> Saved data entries

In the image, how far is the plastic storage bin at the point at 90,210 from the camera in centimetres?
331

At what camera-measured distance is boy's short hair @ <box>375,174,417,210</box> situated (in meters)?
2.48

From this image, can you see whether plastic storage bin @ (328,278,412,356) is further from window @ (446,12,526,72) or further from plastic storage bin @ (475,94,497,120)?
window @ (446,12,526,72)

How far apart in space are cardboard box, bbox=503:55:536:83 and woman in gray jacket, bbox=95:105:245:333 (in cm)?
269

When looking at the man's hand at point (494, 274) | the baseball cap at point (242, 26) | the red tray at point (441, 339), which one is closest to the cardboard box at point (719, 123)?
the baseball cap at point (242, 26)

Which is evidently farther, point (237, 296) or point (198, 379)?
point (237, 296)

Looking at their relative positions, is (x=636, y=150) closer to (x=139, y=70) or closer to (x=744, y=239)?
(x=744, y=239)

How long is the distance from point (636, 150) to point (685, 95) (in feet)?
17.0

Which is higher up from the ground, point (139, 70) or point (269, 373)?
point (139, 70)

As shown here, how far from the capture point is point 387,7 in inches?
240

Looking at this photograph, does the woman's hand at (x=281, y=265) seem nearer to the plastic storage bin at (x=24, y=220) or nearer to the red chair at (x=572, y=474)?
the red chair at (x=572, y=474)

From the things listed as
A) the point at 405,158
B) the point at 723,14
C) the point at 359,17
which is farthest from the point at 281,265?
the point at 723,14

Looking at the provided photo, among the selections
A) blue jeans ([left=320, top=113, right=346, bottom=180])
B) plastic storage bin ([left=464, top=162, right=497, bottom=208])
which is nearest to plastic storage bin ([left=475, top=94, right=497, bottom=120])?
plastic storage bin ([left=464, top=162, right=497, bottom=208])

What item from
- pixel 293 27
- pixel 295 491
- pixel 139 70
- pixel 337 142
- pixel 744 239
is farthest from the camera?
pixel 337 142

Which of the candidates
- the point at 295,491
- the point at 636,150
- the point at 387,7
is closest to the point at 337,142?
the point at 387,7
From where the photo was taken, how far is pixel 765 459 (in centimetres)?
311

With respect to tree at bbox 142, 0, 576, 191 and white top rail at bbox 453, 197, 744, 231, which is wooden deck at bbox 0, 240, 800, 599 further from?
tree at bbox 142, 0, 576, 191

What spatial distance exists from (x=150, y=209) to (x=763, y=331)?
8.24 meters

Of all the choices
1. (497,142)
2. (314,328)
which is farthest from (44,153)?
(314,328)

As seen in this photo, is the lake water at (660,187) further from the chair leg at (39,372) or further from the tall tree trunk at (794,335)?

> REQUIRED WORK
Reproduce every one of the records above word for word, keeping each line unchanged.

> SOLUTION TO THE EXERCISE
In the image, how far is the plastic storage bin at the point at 90,210 from the camera in centimetres?
331

At what camera-measured distance is boy's short hair @ <box>375,174,417,210</box> situated (in meters)?
2.48

From this image, can you see whether plastic storage bin @ (328,278,412,356) is further from window @ (446,12,526,72) or further from plastic storage bin @ (475,94,497,120)?
window @ (446,12,526,72)

How far apart in space are cardboard box, bbox=503:55:536:83 and woman in gray jacket, bbox=95:105:245:333 (in cm)?
269

When looking at the man's hand at point (494, 274) | the baseball cap at point (242, 26) | the red tray at point (441, 339), which one is closest to the cardboard box at point (719, 123)?
the baseball cap at point (242, 26)

Which is evidently farther, point (237, 296) or point (198, 379)?
point (237, 296)

Looking at their relative positions, is (x=636, y=150) closer to (x=139, y=70) or closer to (x=744, y=239)?
(x=744, y=239)

How long is the distance from point (636, 150) to point (685, 95) (in feet)?
17.0

Which is higher up from the ground, point (139, 70) or point (269, 373)?
point (139, 70)

As shown here, how far from the capture point is point 387,7 in inches?
240

Looking at this photograph, does the woman's hand at (x=281, y=265) seem nearer to the plastic storage bin at (x=24, y=220) or nearer to the red chair at (x=572, y=474)?
the red chair at (x=572, y=474)

From the things listed as
A) the point at 405,158
B) the point at 723,14
C) the point at 359,17
which is farthest from the point at 281,265?
the point at 723,14

Looking at the provided photo, among the selections
A) blue jeans ([left=320, top=113, right=346, bottom=180])
B) plastic storage bin ([left=464, top=162, right=497, bottom=208])
which is nearest to plastic storage bin ([left=475, top=94, right=497, bottom=120])?
plastic storage bin ([left=464, top=162, right=497, bottom=208])

What item from
- pixel 293 27
- pixel 295 491
- pixel 139 70
- pixel 337 142
- pixel 744 239
is farthest from the camera?
pixel 337 142

Which of the candidates
- the point at 295,491
- the point at 636,150
- the point at 387,7
is closest to the point at 337,142?
the point at 387,7
From where the photo was taken, how far is pixel 765 459 (in centimetres)?
311

With respect to tree at bbox 142, 0, 576, 191 and white top rail at bbox 453, 197, 744, 231, which is wooden deck at bbox 0, 240, 800, 599 further from?
tree at bbox 142, 0, 576, 191

What spatial distance exists from (x=150, y=209) to (x=763, y=331)?
8.24 meters

Of all the choices
1. (497,142)
2. (314,328)
which is farthest from (44,153)?
(314,328)

As seen in this photo, is the lake water at (660,187) further from the chair leg at (39,372) or further from the tall tree trunk at (794,335)?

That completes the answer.